Before we enter the final, release-heavy months of 2015, we take a look back at some of our favorites from the last few. And compared to the first two quarters of the year, there was much less consensus this time around at TMT. While Elysia Crampton’s American Drift and M.E.S.H.’s Piteous Gate were near-unanimously praised, albums like Carly Rae Jepsen’s E•MO•TION and Titus Andronicus’s The Most Lamentable Tragedy were refreshingly contentious. Call it an inconsistency of gluttony: from Chief Keef’s devastating weightiness on Bang 3 and Phil Minton’s bold voice experiments on A Doughnut’s End, to the indelible dream pop of Helen’s The Original Faces and the critical esoterica of albums by Yves Tumor, In Media Res, Khaki Blazer, and Eyeliner, the last several months saw our attention being pulled in wildly different directions, our quixotic outlooks stretched out and fried under the hot, boiling sun.
And before you freak out, it should be noted that we were too late to vote on newer releases like Julia Holter’s Have You In My Wilderness, Young Thug’s Slime Season, and Drake & Future’s What A Time To Be Alive, among others. But that’s why we have a year-end feature coming up soon, right?

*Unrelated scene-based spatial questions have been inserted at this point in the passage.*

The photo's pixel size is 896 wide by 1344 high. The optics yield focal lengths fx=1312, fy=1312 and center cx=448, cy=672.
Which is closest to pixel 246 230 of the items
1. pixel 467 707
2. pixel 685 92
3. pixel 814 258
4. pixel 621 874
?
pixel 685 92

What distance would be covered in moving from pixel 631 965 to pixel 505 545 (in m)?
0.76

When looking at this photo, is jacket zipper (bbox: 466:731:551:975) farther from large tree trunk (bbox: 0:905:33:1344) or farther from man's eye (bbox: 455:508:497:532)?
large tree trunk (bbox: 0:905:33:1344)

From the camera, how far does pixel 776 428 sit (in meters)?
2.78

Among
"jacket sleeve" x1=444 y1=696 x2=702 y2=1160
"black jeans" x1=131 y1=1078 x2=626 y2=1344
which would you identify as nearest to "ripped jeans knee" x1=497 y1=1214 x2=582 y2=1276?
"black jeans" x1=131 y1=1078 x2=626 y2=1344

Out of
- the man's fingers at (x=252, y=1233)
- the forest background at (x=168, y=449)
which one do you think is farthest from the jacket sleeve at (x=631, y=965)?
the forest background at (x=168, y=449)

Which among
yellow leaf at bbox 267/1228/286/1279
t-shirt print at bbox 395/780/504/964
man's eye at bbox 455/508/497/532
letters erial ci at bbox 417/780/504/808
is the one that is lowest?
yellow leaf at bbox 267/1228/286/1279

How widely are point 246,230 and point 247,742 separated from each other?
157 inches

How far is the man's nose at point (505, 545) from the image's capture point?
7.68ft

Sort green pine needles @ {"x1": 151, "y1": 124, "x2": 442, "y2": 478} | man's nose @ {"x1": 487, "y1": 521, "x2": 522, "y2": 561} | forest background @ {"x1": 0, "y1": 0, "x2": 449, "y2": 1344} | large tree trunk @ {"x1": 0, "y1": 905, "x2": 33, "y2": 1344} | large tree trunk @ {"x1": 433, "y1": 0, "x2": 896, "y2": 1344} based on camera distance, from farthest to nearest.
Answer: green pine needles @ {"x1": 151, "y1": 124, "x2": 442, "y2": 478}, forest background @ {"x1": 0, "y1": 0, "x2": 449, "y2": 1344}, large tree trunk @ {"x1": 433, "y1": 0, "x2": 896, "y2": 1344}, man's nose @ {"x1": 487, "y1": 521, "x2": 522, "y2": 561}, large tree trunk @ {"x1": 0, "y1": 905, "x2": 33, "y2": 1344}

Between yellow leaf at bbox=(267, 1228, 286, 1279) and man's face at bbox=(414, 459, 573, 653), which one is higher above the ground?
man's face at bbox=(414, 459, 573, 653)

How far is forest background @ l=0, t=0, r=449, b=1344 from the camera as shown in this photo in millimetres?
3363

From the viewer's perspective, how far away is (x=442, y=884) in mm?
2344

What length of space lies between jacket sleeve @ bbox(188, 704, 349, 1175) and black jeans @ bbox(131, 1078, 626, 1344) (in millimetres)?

Scope our favorite 20 releases from the third quarter of 2015 below, followed by a bunch of others that didn’t quite make the cut.
M.E.S.H.
Piteous Gate
[PAN]
At a time in history when even our selves have been spectacularized into a bricolage of alienating images, Berlin’s M.E.S.H. is forging a way out, by forging a way in. The arrhythmic tech-neurotics and disembodied haze-tronics of his debut plunge him further into the artificial tropes that reduce lesser mortals to piles of homogenized click-fodder, yet in his case, they’re melded with such inimitable finesse and singular determination they endow him with more individuality, not less. The explosive clicks and synthetic whoops of an “Epithet” distinguish him from the faceless huddle, while the digitized throbs of the title track imply that behind such manufactured distinction there beats a genuine heart. Yes, a genuine heart, since even if the spectacle may have M.E.S.H. in its clutches, the Berlin-based producer has used it to his advantage and for his own ends, thereby neutralizing its de-individuating effects at the same time as producing what no doubt will prove one of the strongest electronic records of the year.